— AUFGABE —
Aktualisiere die Zeilen vom Anfang der Datensätze bis einschließlich der Zeile mit „12.1 meters“, indem du „truck cab“ durch „truck cabin“ ersetzt und alles andere unverändert lässt. Gib dabei die Bilder nicht mit aus.

[Räumliche Fragen zu Bildern]
= = = = =
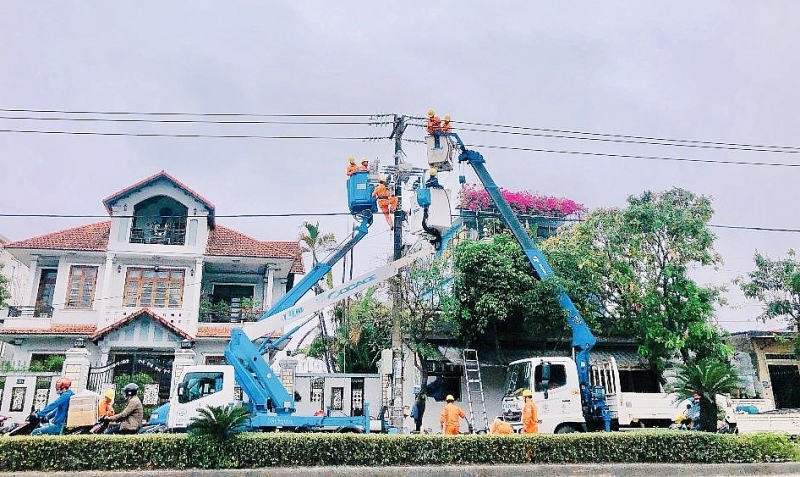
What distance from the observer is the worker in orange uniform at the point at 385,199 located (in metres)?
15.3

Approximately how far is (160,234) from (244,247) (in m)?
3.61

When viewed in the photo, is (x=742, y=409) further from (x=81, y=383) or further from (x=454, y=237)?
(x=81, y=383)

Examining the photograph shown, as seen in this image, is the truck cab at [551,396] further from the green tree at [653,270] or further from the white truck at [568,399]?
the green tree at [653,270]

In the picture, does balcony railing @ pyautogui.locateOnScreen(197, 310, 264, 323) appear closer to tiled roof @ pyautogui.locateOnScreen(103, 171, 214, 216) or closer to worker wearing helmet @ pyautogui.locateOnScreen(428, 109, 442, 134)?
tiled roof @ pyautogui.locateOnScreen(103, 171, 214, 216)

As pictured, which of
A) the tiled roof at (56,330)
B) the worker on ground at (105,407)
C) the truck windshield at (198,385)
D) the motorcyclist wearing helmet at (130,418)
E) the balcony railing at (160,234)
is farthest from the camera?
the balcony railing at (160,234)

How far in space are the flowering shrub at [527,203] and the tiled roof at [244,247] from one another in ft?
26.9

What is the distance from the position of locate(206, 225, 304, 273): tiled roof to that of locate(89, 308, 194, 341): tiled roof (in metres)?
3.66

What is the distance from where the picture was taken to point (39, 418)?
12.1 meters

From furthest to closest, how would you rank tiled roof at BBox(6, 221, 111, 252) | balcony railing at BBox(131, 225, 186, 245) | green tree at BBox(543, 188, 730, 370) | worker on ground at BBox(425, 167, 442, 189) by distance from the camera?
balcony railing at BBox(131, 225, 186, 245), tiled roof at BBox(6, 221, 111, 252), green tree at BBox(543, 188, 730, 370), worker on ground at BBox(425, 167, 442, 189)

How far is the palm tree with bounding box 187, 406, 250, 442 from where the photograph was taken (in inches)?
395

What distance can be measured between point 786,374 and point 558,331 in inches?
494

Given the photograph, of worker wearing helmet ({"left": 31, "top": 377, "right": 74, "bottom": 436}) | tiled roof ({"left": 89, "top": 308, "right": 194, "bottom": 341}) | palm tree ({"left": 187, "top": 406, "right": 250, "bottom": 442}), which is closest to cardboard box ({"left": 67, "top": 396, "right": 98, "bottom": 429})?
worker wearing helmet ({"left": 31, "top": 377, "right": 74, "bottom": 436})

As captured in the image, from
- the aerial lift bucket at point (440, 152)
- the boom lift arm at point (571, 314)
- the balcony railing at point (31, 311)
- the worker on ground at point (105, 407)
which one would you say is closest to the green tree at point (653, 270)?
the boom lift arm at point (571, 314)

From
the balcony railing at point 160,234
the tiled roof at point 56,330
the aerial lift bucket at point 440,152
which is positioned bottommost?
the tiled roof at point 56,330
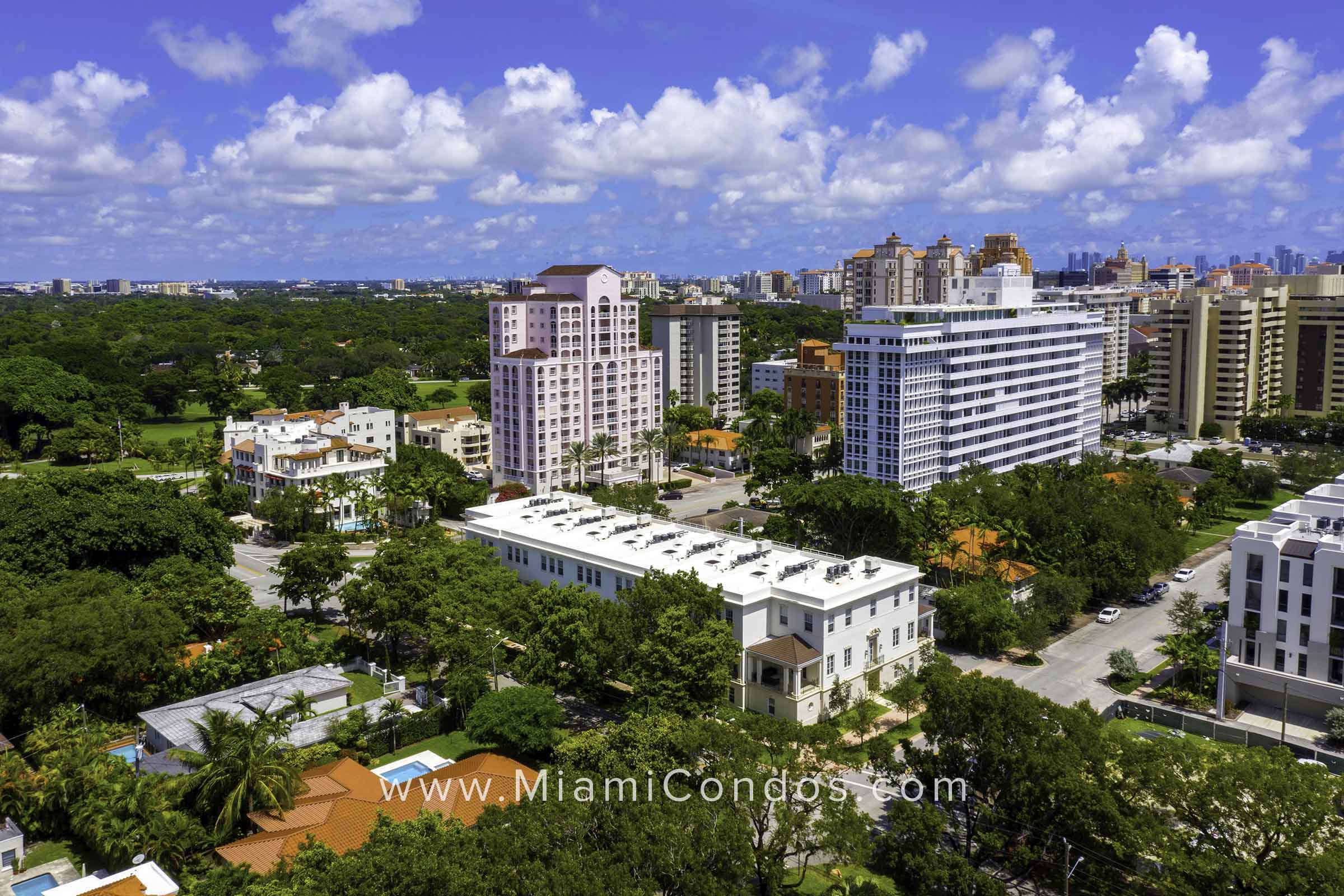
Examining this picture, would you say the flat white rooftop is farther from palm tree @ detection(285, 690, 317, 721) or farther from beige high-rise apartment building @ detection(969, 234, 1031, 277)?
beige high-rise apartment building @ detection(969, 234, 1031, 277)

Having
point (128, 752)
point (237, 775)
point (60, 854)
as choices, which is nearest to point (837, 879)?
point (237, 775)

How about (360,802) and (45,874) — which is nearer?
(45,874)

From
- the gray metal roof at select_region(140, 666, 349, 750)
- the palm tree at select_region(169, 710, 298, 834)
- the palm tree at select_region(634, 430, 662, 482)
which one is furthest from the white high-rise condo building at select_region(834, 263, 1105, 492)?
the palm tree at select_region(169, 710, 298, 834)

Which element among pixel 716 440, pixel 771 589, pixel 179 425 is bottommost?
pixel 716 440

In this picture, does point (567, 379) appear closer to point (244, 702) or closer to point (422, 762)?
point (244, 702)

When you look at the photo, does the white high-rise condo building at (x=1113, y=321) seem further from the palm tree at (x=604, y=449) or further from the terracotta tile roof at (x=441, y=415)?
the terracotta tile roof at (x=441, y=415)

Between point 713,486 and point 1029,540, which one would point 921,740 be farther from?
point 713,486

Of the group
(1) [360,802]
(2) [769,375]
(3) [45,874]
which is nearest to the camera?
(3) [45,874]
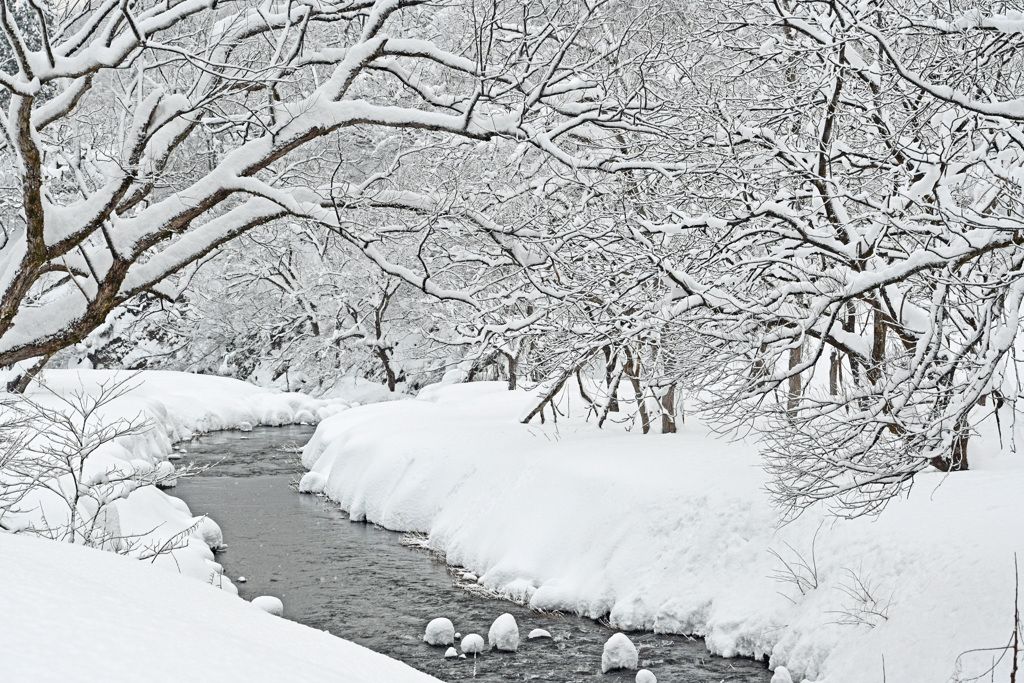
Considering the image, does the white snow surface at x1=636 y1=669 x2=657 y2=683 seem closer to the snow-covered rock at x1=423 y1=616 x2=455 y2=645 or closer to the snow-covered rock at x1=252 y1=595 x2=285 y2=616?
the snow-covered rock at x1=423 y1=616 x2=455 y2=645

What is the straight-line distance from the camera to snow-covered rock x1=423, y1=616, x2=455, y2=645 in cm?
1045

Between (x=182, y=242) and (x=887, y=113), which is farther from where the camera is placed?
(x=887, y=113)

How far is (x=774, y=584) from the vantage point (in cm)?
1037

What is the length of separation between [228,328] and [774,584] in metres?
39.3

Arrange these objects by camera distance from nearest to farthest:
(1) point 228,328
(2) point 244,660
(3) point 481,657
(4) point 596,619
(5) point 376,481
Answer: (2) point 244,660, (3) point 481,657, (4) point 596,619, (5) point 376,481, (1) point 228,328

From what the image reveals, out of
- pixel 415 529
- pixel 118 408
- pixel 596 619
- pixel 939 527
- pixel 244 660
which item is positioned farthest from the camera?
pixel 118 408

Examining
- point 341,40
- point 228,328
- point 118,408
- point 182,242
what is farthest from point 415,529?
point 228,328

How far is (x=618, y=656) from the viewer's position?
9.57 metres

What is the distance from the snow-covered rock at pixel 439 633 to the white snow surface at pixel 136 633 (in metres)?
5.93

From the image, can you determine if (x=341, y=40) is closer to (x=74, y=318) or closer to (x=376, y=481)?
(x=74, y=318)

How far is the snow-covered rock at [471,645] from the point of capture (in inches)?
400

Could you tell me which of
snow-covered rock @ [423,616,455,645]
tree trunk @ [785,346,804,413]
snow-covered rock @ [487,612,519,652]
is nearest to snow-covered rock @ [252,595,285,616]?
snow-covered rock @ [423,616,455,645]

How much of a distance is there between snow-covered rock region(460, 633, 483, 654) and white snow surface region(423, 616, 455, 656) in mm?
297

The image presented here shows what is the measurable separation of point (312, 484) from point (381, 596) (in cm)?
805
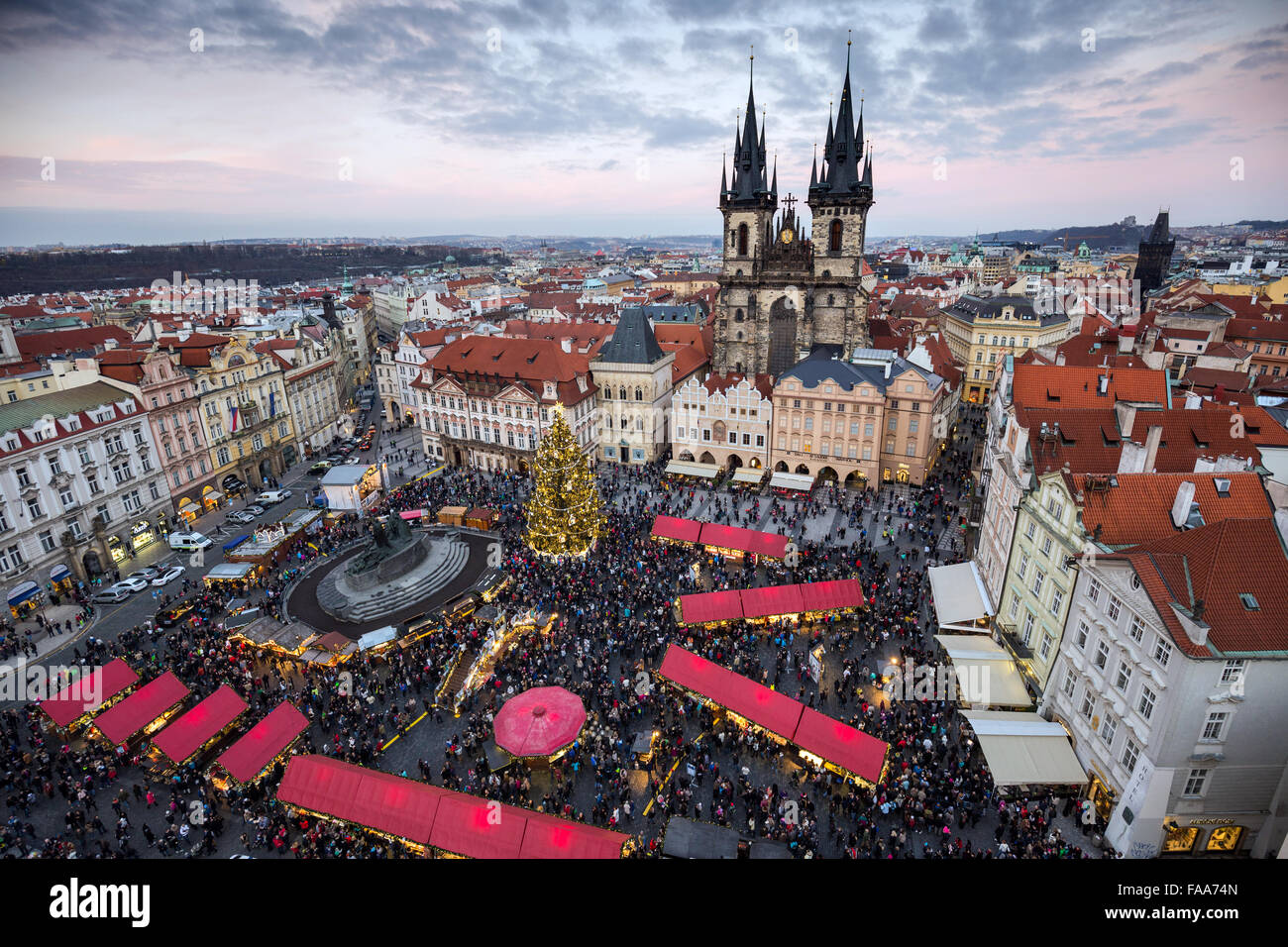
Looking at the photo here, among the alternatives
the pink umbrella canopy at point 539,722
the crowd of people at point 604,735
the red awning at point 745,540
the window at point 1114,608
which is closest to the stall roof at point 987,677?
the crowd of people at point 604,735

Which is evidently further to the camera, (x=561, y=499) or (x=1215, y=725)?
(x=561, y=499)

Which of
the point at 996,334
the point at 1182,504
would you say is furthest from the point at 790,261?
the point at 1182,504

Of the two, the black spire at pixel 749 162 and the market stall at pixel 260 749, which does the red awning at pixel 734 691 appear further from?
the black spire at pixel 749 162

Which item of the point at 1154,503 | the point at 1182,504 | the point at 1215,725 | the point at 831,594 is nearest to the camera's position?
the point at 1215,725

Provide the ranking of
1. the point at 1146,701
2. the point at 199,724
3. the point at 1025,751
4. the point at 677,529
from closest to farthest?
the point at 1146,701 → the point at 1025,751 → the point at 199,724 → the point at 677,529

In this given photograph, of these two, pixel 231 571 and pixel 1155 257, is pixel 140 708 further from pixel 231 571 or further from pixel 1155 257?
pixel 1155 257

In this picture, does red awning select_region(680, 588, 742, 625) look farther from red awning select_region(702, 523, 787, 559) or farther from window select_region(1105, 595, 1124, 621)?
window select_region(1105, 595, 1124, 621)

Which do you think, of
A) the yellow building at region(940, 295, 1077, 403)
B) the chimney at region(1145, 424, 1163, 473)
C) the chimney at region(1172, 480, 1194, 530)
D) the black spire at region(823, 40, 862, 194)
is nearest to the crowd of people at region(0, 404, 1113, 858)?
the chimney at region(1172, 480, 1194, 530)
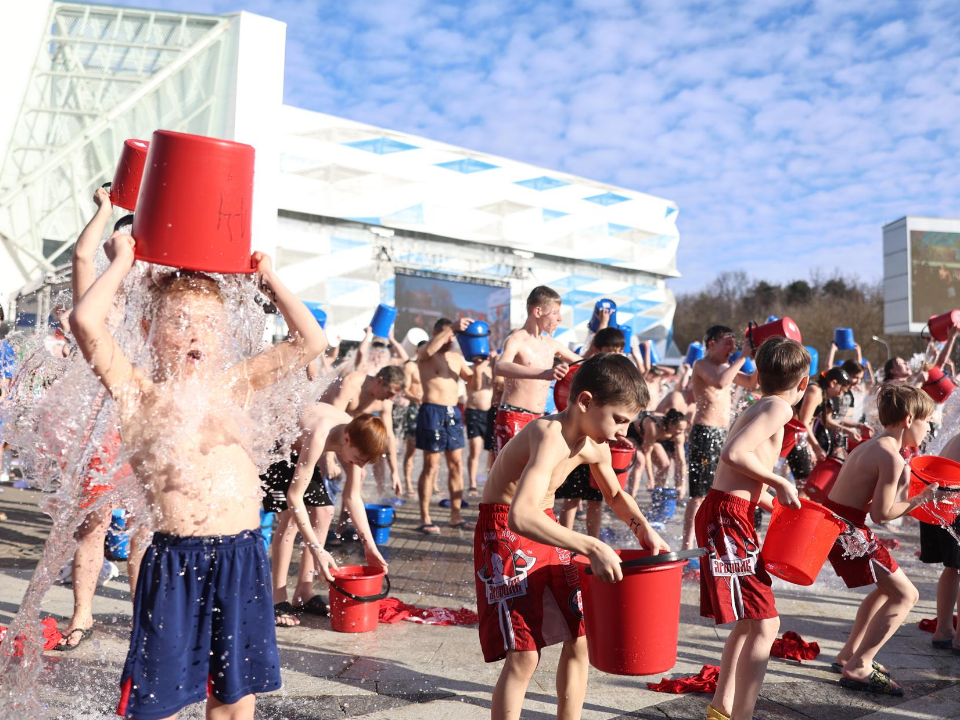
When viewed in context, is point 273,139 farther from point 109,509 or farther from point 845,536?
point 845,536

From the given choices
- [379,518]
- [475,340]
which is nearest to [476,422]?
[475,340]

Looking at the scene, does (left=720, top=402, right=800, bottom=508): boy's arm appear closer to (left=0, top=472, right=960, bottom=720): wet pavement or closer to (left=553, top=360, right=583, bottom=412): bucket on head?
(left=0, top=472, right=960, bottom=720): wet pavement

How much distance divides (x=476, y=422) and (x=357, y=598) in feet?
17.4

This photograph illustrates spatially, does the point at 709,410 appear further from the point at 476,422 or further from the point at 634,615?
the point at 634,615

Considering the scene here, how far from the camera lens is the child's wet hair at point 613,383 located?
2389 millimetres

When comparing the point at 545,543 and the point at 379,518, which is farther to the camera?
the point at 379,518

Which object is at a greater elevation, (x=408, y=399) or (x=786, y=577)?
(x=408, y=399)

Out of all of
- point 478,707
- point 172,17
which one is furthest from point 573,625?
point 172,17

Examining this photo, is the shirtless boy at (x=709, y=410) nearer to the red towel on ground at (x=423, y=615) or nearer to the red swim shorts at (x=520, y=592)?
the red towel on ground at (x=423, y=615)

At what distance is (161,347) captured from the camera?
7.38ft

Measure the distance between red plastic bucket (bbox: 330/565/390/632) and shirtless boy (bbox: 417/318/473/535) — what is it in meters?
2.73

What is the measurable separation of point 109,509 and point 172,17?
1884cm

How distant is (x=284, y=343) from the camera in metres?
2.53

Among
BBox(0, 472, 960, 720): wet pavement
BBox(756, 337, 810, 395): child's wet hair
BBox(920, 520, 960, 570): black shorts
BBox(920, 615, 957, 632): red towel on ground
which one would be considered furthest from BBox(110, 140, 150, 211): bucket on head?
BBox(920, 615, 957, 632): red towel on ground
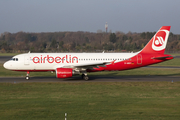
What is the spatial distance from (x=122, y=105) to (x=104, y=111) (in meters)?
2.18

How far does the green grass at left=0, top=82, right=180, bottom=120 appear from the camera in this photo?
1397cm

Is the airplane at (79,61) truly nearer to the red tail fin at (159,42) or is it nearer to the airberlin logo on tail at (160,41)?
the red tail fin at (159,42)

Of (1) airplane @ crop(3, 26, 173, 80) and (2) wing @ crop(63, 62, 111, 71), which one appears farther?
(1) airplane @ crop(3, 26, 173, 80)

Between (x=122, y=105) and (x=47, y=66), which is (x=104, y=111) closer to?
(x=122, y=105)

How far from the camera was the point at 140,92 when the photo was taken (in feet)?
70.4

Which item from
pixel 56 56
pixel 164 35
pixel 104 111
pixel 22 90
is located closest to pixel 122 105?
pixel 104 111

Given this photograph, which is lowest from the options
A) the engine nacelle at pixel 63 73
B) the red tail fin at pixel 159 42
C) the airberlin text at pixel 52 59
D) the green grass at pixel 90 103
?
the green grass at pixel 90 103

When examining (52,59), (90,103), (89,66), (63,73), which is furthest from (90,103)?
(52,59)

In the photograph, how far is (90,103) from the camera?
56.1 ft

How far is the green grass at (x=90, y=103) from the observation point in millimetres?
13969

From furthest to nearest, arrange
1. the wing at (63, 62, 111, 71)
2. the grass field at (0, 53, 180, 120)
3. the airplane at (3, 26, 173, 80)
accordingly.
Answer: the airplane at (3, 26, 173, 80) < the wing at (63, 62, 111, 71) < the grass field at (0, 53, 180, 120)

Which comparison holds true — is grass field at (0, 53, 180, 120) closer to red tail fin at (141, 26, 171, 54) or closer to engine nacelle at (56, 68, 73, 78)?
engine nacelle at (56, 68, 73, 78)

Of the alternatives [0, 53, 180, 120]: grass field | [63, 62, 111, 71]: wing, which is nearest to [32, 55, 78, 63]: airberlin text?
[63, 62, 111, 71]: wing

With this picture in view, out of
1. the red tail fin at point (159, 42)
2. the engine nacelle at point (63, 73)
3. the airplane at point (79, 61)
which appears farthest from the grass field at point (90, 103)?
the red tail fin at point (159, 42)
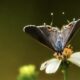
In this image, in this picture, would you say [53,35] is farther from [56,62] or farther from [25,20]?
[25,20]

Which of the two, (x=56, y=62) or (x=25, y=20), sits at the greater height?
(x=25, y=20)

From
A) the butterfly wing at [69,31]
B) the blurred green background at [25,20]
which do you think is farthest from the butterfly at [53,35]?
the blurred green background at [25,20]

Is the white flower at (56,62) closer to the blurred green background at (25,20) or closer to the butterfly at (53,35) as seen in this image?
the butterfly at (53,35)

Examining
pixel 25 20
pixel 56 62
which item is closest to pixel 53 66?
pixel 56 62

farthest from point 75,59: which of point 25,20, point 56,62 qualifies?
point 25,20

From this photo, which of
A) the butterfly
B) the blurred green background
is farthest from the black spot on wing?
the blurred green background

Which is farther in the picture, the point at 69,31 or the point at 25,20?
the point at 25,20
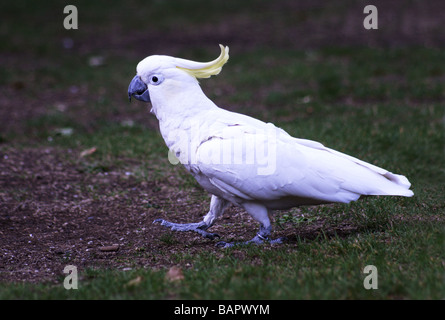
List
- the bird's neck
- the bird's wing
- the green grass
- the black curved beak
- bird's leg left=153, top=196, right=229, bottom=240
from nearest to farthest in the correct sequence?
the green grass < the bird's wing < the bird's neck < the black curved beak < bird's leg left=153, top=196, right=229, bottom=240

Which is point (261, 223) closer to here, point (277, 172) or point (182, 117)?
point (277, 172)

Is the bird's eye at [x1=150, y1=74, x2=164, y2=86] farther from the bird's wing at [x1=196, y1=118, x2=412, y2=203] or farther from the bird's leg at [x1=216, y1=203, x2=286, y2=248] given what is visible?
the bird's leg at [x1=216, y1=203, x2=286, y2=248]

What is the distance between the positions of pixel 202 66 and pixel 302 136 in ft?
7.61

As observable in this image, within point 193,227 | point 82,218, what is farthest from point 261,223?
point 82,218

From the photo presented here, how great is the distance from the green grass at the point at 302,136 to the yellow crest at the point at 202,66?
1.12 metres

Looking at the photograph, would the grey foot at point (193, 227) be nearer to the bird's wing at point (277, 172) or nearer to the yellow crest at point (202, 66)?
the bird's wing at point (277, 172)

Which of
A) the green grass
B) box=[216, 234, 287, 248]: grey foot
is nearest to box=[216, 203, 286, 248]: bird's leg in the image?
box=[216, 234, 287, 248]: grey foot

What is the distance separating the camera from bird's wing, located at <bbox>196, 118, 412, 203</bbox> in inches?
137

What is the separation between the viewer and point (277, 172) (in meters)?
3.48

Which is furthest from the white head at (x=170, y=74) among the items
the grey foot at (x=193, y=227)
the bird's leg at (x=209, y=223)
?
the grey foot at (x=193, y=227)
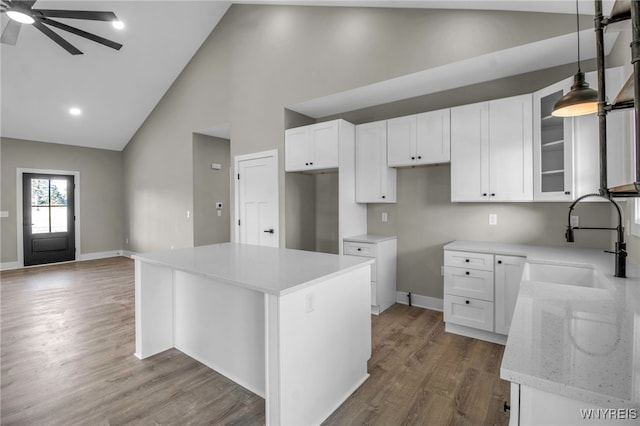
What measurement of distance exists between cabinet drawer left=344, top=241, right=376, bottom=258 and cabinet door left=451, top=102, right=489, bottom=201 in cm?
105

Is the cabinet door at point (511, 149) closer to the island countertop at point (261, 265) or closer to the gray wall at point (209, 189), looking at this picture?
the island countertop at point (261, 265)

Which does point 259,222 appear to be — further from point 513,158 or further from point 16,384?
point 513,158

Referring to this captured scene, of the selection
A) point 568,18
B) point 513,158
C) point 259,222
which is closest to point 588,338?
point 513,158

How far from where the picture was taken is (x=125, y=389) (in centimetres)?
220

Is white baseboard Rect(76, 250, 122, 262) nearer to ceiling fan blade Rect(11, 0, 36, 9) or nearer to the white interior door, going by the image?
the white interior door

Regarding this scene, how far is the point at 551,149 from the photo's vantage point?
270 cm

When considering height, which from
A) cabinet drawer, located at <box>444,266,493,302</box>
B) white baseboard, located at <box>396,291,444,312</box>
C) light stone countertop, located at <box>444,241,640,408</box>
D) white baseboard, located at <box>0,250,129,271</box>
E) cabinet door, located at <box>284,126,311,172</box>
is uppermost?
= = = = =
— LÖSUNG DER AUFGABE —
What distance from the observer is the worker in orange uniform at the point at 385,199 located (in metres)?
15.3

Approximately how far is (160,234) from (244,247) (in m)?
3.61

When viewed in the photo, is (x=742, y=409) further from (x=81, y=383) or further from (x=454, y=237)?
(x=81, y=383)

Examining the photograph shown, as seen in this image, is the truck cabin at [551,396] further from the green tree at [653,270] or further from the white truck at [568,399]?
the green tree at [653,270]

In the picture, does balcony railing @ pyautogui.locateOnScreen(197, 310, 264, 323) appear closer to tiled roof @ pyautogui.locateOnScreen(103, 171, 214, 216) or closer to worker wearing helmet @ pyautogui.locateOnScreen(428, 109, 442, 134)?
tiled roof @ pyautogui.locateOnScreen(103, 171, 214, 216)

As pictured, which of
A) the tiled roof at (56,330)
B) the worker on ground at (105,407)
C) the truck windshield at (198,385)
D) the motorcyclist wearing helmet at (130,418)
E) the balcony railing at (160,234)
is farthest from the camera?
the balcony railing at (160,234)

How far in space are the flowering shrub at [527,203] and the tiled roof at [244,247] from one another in ft?
26.9

What is the distance from the position of locate(206, 225, 304, 273): tiled roof to that of locate(89, 308, 194, 341): tiled roof (in metres)?
3.66

What is the distance from where the picture was taken to point (39, 418)?
12.1 meters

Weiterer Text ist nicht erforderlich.